**What the task requires:** Return exactly the lines from the one containing "From where the camera" through the last line of the records below, both included, and leave out any pictures.
* START Working data *
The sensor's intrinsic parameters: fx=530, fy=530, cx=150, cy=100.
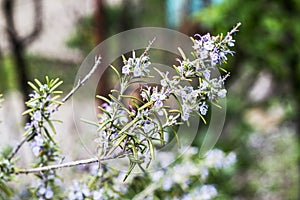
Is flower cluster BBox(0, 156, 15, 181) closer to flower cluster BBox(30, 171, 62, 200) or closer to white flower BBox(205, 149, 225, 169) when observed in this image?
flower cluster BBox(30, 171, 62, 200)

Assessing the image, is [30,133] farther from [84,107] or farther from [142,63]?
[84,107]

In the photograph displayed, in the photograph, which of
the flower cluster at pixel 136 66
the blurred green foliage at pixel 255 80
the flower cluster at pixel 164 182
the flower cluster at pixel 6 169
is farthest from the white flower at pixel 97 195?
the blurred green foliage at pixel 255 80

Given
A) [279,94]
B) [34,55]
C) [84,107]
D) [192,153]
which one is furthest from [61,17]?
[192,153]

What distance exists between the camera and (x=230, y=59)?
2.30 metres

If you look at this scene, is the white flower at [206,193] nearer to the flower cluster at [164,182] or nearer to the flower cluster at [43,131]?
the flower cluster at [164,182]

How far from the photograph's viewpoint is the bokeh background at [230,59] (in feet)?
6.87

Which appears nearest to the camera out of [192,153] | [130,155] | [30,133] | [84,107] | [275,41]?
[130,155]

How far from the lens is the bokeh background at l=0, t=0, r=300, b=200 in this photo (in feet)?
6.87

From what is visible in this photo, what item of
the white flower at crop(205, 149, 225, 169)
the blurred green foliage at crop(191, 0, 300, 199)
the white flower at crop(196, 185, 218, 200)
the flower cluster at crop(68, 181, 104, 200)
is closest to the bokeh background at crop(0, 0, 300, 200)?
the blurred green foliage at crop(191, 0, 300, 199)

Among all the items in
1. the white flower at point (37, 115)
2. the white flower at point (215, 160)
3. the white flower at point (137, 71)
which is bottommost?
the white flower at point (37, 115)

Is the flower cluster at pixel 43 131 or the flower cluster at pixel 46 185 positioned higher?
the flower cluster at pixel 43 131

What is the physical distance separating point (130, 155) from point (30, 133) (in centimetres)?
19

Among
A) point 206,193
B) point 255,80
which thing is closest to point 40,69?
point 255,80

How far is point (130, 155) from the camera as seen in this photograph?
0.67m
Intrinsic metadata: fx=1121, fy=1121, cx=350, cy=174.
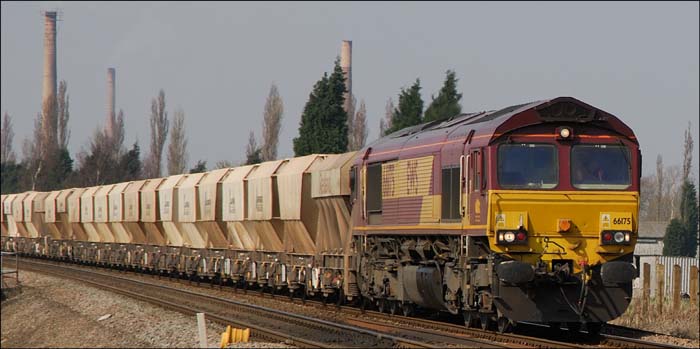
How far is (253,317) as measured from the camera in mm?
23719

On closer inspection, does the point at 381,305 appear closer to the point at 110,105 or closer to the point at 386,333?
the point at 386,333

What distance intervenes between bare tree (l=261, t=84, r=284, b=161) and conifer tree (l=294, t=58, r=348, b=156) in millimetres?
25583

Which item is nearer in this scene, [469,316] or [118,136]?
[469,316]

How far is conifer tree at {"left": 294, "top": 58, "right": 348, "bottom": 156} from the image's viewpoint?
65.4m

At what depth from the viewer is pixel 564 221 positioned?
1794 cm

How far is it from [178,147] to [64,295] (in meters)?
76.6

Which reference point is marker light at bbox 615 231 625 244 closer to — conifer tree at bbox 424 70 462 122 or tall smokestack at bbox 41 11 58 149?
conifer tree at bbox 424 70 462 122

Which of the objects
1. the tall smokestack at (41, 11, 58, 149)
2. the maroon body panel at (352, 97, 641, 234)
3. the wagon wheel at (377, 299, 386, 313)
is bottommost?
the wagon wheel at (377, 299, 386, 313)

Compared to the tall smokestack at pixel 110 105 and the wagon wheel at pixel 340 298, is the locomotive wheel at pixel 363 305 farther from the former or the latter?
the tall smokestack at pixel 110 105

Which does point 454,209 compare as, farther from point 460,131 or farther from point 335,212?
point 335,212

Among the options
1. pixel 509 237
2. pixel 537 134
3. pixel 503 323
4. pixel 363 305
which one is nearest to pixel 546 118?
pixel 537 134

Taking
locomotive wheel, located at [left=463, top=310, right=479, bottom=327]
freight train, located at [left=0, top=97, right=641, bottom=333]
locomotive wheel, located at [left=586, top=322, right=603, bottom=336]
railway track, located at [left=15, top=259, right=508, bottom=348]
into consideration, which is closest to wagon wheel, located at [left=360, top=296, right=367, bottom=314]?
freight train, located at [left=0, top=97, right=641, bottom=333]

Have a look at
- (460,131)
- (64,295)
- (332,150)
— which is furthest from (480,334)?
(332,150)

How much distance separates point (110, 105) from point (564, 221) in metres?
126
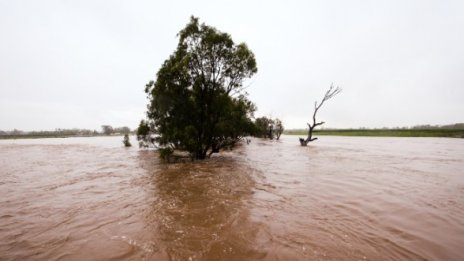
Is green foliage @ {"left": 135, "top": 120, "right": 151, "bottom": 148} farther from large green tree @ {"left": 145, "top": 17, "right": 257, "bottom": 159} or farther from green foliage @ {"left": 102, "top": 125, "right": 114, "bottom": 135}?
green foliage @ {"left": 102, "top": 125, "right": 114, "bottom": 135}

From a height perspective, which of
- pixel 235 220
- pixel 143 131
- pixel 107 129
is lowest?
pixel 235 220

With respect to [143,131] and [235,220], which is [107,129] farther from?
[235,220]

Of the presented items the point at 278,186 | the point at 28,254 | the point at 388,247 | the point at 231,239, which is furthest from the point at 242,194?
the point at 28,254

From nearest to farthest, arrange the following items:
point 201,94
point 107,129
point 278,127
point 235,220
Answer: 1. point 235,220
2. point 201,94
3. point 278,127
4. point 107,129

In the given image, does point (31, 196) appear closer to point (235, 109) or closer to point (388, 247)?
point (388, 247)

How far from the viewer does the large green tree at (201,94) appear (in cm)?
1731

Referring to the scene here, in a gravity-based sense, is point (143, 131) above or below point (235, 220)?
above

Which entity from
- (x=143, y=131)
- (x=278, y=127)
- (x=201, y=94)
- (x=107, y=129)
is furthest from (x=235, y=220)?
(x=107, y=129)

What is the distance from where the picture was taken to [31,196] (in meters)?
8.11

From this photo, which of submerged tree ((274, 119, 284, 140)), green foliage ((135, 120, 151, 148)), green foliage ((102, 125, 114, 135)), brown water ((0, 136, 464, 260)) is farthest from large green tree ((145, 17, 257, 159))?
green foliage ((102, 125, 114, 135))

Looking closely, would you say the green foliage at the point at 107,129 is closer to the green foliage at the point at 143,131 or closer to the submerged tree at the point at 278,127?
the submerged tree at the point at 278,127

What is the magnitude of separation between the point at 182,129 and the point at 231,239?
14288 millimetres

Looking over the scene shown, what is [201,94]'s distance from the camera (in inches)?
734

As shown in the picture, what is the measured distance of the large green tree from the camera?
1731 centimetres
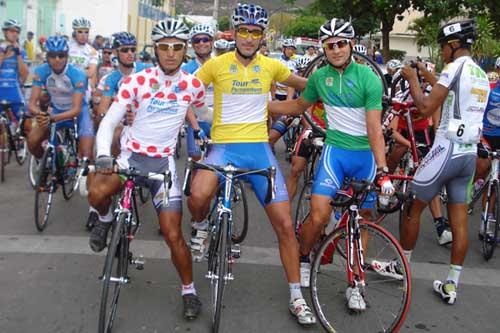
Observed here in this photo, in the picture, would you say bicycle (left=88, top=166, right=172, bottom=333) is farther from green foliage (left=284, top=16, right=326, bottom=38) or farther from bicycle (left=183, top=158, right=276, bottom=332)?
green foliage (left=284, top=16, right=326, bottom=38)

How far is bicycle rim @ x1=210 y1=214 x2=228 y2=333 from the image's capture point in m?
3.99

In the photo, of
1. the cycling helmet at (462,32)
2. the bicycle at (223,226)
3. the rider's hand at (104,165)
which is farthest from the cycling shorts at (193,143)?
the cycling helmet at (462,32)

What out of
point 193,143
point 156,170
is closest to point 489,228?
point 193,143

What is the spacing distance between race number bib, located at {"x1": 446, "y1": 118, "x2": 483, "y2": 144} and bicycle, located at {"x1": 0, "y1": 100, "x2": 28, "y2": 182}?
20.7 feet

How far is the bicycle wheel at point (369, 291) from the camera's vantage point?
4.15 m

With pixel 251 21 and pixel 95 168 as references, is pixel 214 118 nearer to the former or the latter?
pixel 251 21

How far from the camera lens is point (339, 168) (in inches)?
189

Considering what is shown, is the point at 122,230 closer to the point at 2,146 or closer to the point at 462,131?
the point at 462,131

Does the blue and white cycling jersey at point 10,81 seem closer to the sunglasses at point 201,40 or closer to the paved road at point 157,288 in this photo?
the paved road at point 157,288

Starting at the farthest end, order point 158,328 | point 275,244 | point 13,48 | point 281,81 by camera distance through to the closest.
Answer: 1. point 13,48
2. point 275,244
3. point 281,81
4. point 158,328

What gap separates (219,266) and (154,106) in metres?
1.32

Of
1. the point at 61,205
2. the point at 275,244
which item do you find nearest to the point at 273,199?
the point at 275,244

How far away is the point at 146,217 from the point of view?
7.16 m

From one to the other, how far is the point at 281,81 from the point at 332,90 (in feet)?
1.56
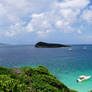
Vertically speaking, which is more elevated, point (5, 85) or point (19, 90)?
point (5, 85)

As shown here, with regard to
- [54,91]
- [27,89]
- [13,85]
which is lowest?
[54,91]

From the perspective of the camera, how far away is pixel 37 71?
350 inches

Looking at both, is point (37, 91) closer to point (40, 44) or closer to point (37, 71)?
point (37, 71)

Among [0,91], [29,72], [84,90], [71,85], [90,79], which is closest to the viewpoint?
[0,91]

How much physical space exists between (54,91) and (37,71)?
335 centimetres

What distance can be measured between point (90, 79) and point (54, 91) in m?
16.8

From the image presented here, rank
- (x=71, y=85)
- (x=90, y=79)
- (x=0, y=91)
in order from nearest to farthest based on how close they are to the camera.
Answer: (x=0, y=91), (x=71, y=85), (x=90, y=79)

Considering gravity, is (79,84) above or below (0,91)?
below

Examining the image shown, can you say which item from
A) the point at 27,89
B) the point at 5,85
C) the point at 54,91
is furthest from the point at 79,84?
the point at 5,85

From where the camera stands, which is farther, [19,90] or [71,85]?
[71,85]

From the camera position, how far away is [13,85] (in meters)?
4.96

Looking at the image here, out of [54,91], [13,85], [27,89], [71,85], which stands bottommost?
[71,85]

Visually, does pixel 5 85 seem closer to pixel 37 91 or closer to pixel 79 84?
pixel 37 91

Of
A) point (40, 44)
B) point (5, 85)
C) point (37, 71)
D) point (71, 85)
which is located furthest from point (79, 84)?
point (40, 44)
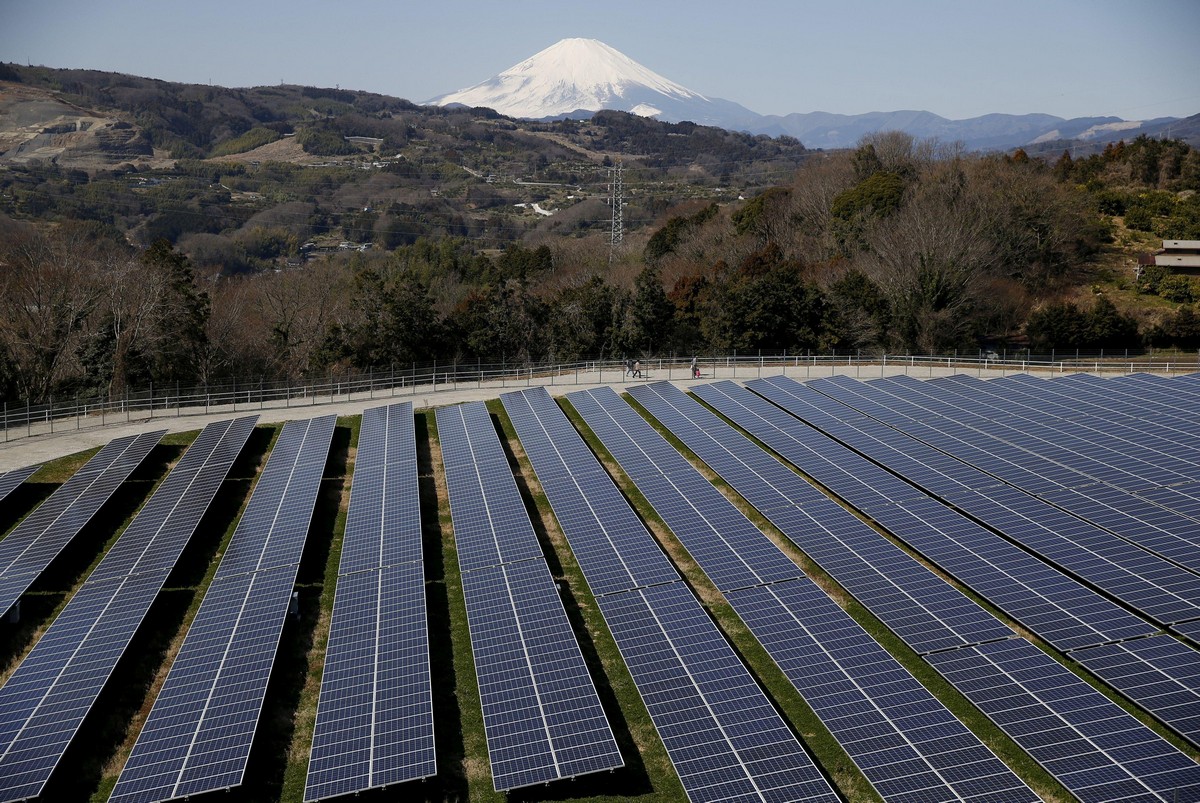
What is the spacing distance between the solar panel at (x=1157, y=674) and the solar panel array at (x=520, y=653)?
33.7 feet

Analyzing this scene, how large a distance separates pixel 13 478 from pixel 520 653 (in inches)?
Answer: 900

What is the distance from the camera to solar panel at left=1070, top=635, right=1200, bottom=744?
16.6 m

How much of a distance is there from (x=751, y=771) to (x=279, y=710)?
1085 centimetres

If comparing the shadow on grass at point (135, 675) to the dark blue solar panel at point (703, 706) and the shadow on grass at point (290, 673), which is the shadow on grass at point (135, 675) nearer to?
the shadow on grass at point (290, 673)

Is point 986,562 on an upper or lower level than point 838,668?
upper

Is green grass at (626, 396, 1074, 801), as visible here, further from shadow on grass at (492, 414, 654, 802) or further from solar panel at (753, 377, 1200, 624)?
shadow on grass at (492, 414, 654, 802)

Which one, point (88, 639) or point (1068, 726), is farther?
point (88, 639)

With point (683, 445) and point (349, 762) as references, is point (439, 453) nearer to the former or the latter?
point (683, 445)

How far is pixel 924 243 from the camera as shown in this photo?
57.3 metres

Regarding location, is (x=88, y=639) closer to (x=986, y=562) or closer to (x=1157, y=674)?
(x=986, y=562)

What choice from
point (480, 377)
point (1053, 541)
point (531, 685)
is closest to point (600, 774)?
* END Working data *
**Written reply:**
From where the camera stands, which is farther, [19,90] or [71,85]?
[71,85]

From the camera position, how far away is [13,85] (in meters)?
4.96

Looking at the image here, out of [54,91], [13,85], [27,89], [71,85], which stands bottommost?
[71,85]

Visually, does pixel 5 85 seem closer to pixel 37 91 or closer to pixel 79 84?
pixel 37 91

Of
A) point (40, 44)
B) point (5, 85)
C) point (37, 71)
D) point (71, 85)
which is located furthest from point (79, 84)?
point (40, 44)
What is the spacing distance between the solar panel at (x=1157, y=674) and the solar panel array at (x=520, y=653)?
33.7 feet

Analyzing this scene, how large a distance separates pixel 13 478 from pixel 520 653 (in inches)?
Answer: 900

What is the distance from the camera to solar panel at left=1070, top=635, right=1200, bottom=744?
16.6 m

How much of a distance is there from (x=751, y=771) to (x=279, y=710)?
1085 centimetres

If comparing the shadow on grass at point (135, 675) to the dark blue solar panel at point (703, 706) and the shadow on grass at point (290, 673), which is the shadow on grass at point (135, 675) nearer to?
the shadow on grass at point (290, 673)

Is point 986,562 on an upper or lower level than point 838,668?
upper

Is green grass at (626, 396, 1074, 801), as visible here, further from shadow on grass at (492, 414, 654, 802) or further from solar panel at (753, 377, 1200, 624)?
shadow on grass at (492, 414, 654, 802)

Which one, point (88, 639) or point (1068, 726), is farther?
point (88, 639)

With point (683, 445) and point (349, 762) as references, is point (439, 453) nearer to the former or the latter?
point (683, 445)

How far is pixel 924 243 from the camera as shown in this photo?
57.3 metres

Regarding location, is (x=88, y=639) closer to (x=986, y=562) or closer to (x=1157, y=674)?
(x=986, y=562)

What choice from
point (480, 377)
point (1053, 541)
point (531, 685)
is closest to point (600, 774)?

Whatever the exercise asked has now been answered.